Conservation du Blériot XI de la traversée de la Manche

Exposé dans l'ancienne église de Saint-Martin-des-Champs, le Blériot XI de la traversée de la Manche fait régulièrement l'objet de toutes les attentions de la conservation du musée.

Aéroplane Blériot ayant traversé La Manche, Louis Blériot, 1909 (inv. 14272)
 
Intervention d’un restaurateur spécialisé support toile, 1996, 2008
Les toiles du fuselage et des ailes ont fait l’objet d’un long travail qui a permis de documenter l’histoire de l’objet. Des housses protègent les toiles en soie artificielle enduite, très fragile, contre les ultra-violets. L’ensemble est dépoussiéré lors d’interventions spectaculaires.
 
© Musée des Arts et Métiers-Cnam / Photo Michèle Favareille

Comme toutes les collections du musée, les aéroplanes doivent régulièrement faire l'objet de campagnes de dépoussiérage. Contrairement à une idée souvent répandue, la poussière ne contribue pas à la conservation des collections, mais est un facteur de dégradation. Par son caractère hydrophile (qui capte l’humidité), la poussière peut en effet favoriser le développement de micro-organismes, de moisissures. Il faut donc régulièrement procéder au dépoussiérage des objets, à l’aide de plumeaux montés sur des perches télescopiques, ou d’aspirateurs dont les embouts sont soigneusement choisis pour ne pas dégrader les collections. L’opération prend parfois un tour impressionnant lorsqu’il s’agit d’objets de grandes dimensions ou difficilement accessibles.
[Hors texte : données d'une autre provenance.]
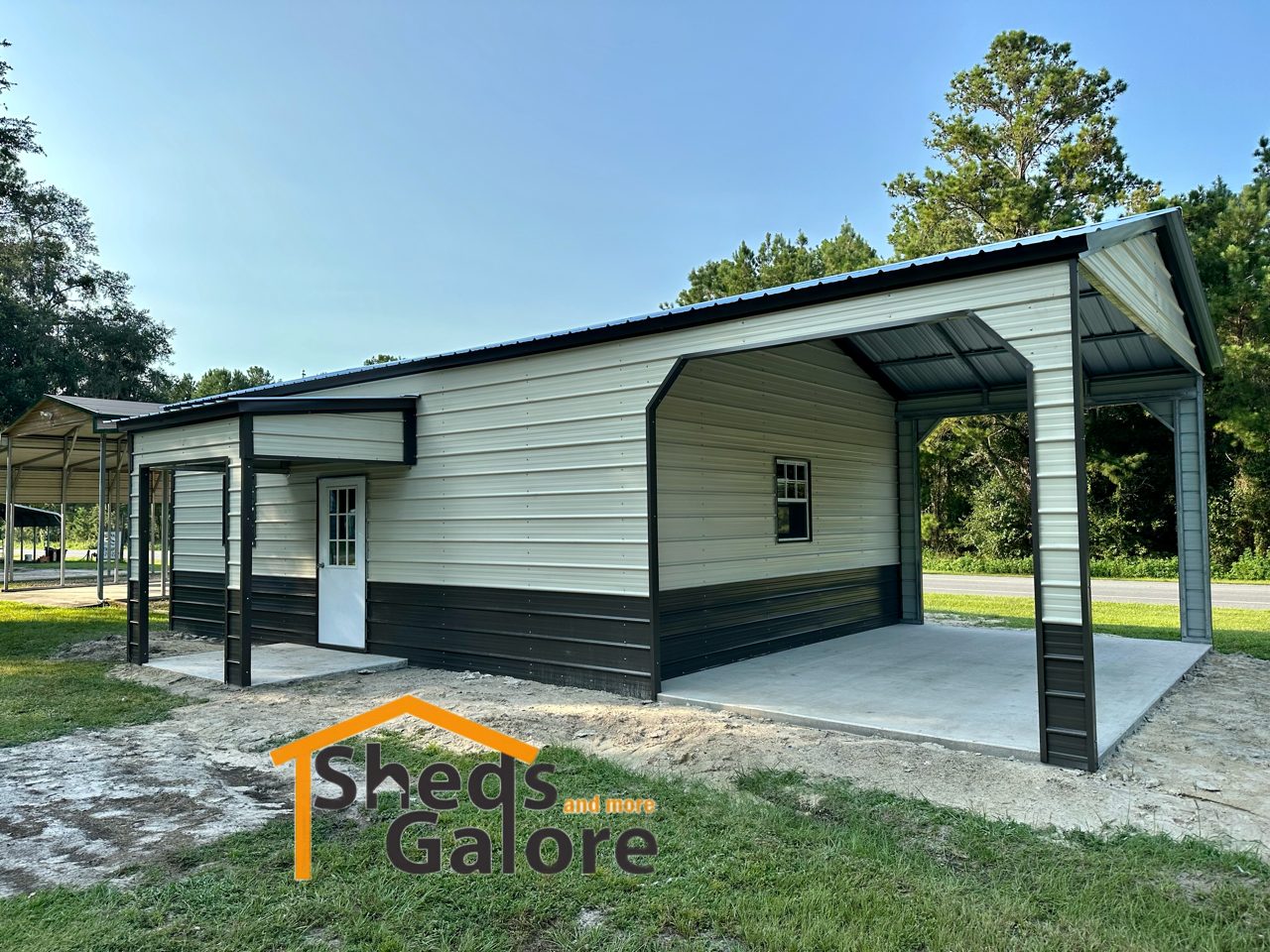 Barndominium side view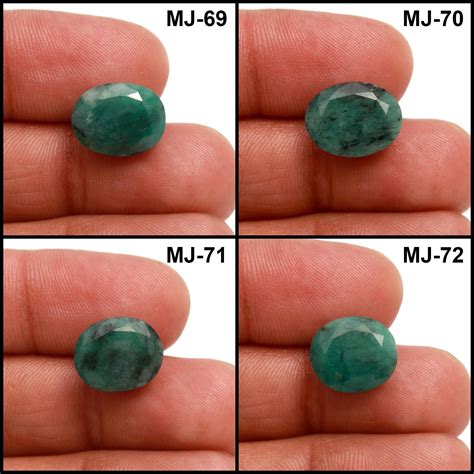 Faceted Emerald Gemstone Natural Genuine Emerald Loose Etsy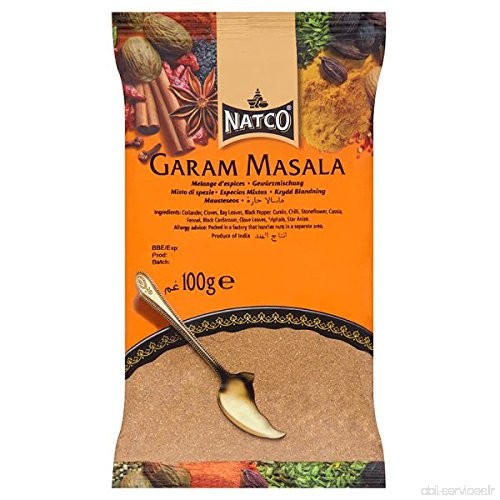 Natco Garam Masala 100g (Paquet de 20 x 100 g) - B0774NNR25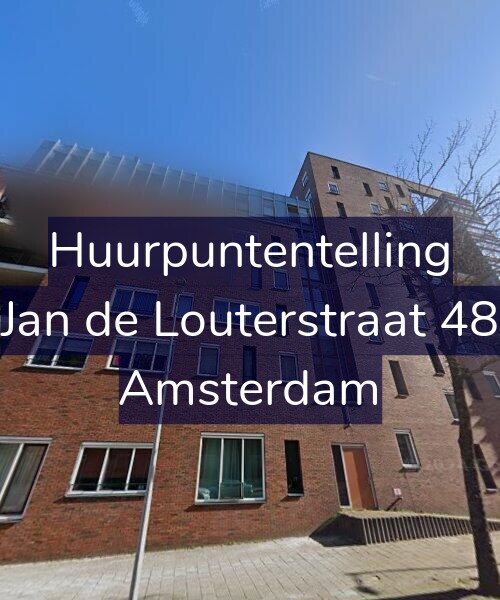 Foto gevel Huurpuntentelling voor Jan de Louterstraat 48, Amsterdam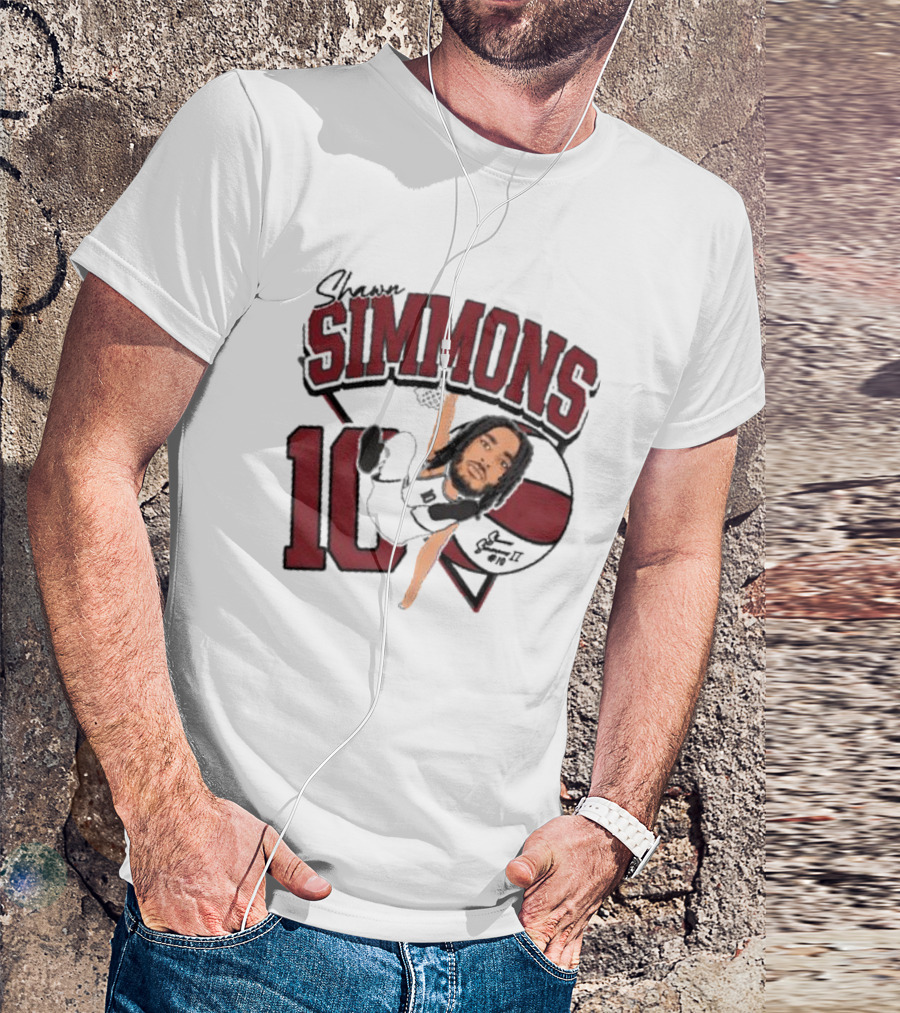 Shawn Simmons Dunking Basketball Number 10 St Joe’s Forward T-Shirt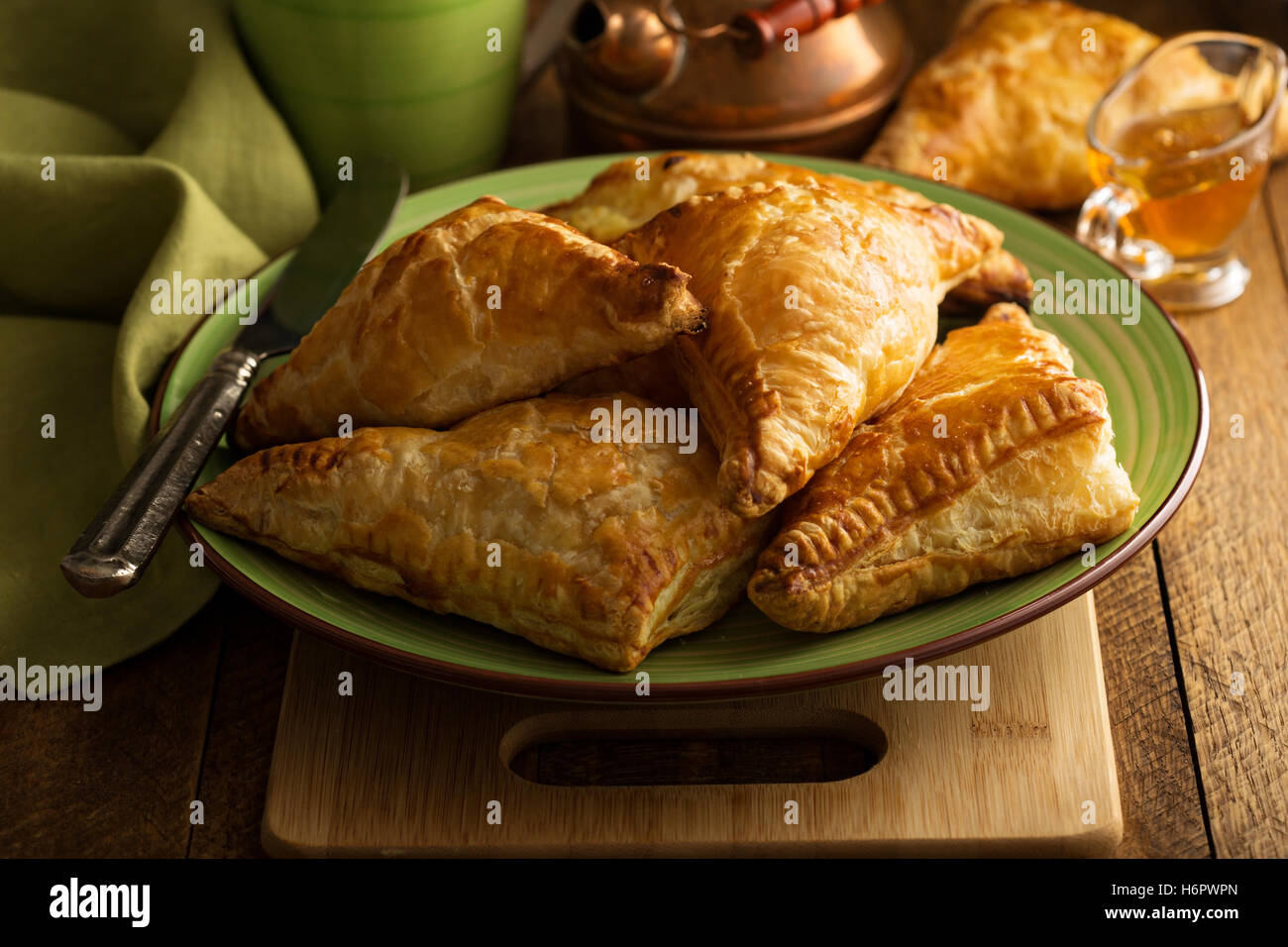 Herzhafte Käse-Gebäck Stockfoto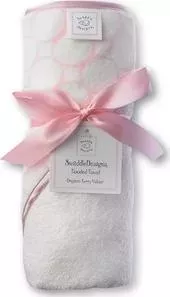 Полотенце SwaddleDesigns с капюшоном с капюшоном Hooded Towel - Organic Pink Mod on IV (SD-071PP)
C’est tout particulièrement le cas pour les collections d’aéroplanes du musée des Arts et Métiers. On peut voir ici une intervention conduite il y a quelques années sur le Blériot XI avec lequel Louis Blériot traversa la Manche, le 25 juillet 1909. Le restaurateur, formé aux travaux de grande hauteur, a pris place dans une nacelle qui lui permet de s’approcher au plus près de l’avion. La face supérieure des ailes du Blériot XI est protégée par des housses pour en limiter les dégradations.